兄の性加害のせいで結婚が破談に

 良太の事件の話は地元に知れ渡っていた。それにもかかわらず、良太やその家族を悪く言う人は少なかった。

 「良ちゃんは本当にいい子だったから。都会で悪い女性に引っかかったんでしょってみんな言ってますよ」

 良太を幼い頃から良く知るという60代の女性はそう語る。

 良太は地元の名士の家系に生まれた次男だったが、長男に障がいがあったことから、実質的な長男として両親の期待を受けて育った。妹の麻美(28歳)によれば、一家が育った環境は、男尊女卑の根深い地域だったという。麻美もまた本件の第二の被害者であり、事件の影響で結婚が破談となっていた。

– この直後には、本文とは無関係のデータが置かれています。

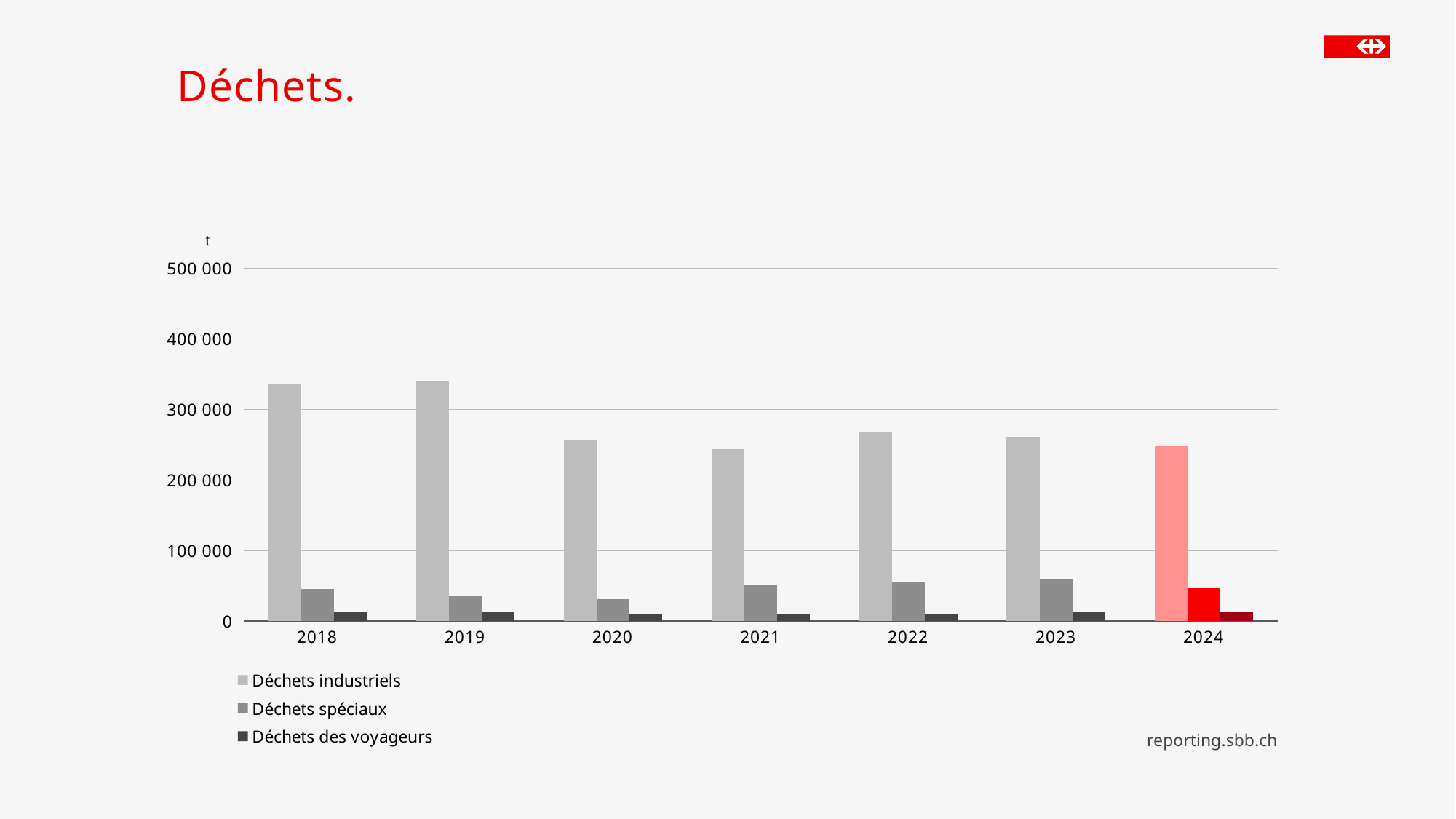
Which is larger, Déchets industriels in 2019 or Déchets industriels in 2020? 2019 Is the value for Déchets spéciaux in 2023 greater or less than 100 000? less Does Déchets industriels overall rise or fall from 2018 to 2024? fall Is the value for Déchets industriels in 2020 greater or less than 300 000? less Which is larger, Déchets spéciaux in 2022 or Déchets spéciaux in 2020? 2022 How many years are shown on the x axis? 7 What kind of chart is shown on the slide? bar chart In which year is Déchets spéciaux lowest? 2020 Is the value for Déchets industriels in 2024 greater or less than 200 000? greater How many series does the legend list? 3 What is the title of the slide? Déchets.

 「兄の事件を聞いてやっぱりな……と思いました。地元では、女性が犠牲になることが当たり前で、性犯罪が起きても女性に責任転嫁される傾向があります。母親や親戚の女性たちも半ばそれを受け入れてしまっているような感じがあるんです」

 そんな地域に嫌気がさし、麻美は現在、東京で暮らしている。

 「今では、田舎で結婚なんてしなくて良かったと思っています」

働いたことがなくても自立した生活は見つけられる

 性加害は加害者個人だけの問題ではなく、加害行為を許容してきた家庭やコミュニティの問題でもある。妻を卑下するといった家庭内での言動は、社会生活にも表れてくる。「私が我慢さえすればいい」という問題ではなく、他人を巻き込んでさらに家族が窮地に陥る結果を招くこともあるのだ。

 確かに、働いた経験がない人が突然社会に放り出されるのは不安かもしれない。しかし、夫の事件をきっかけに仕事を見つけ、自立した生活を手に入れた女性たちも多数存在している。家族に執着するだけでなく、変化している社会にも目を向けてほしい。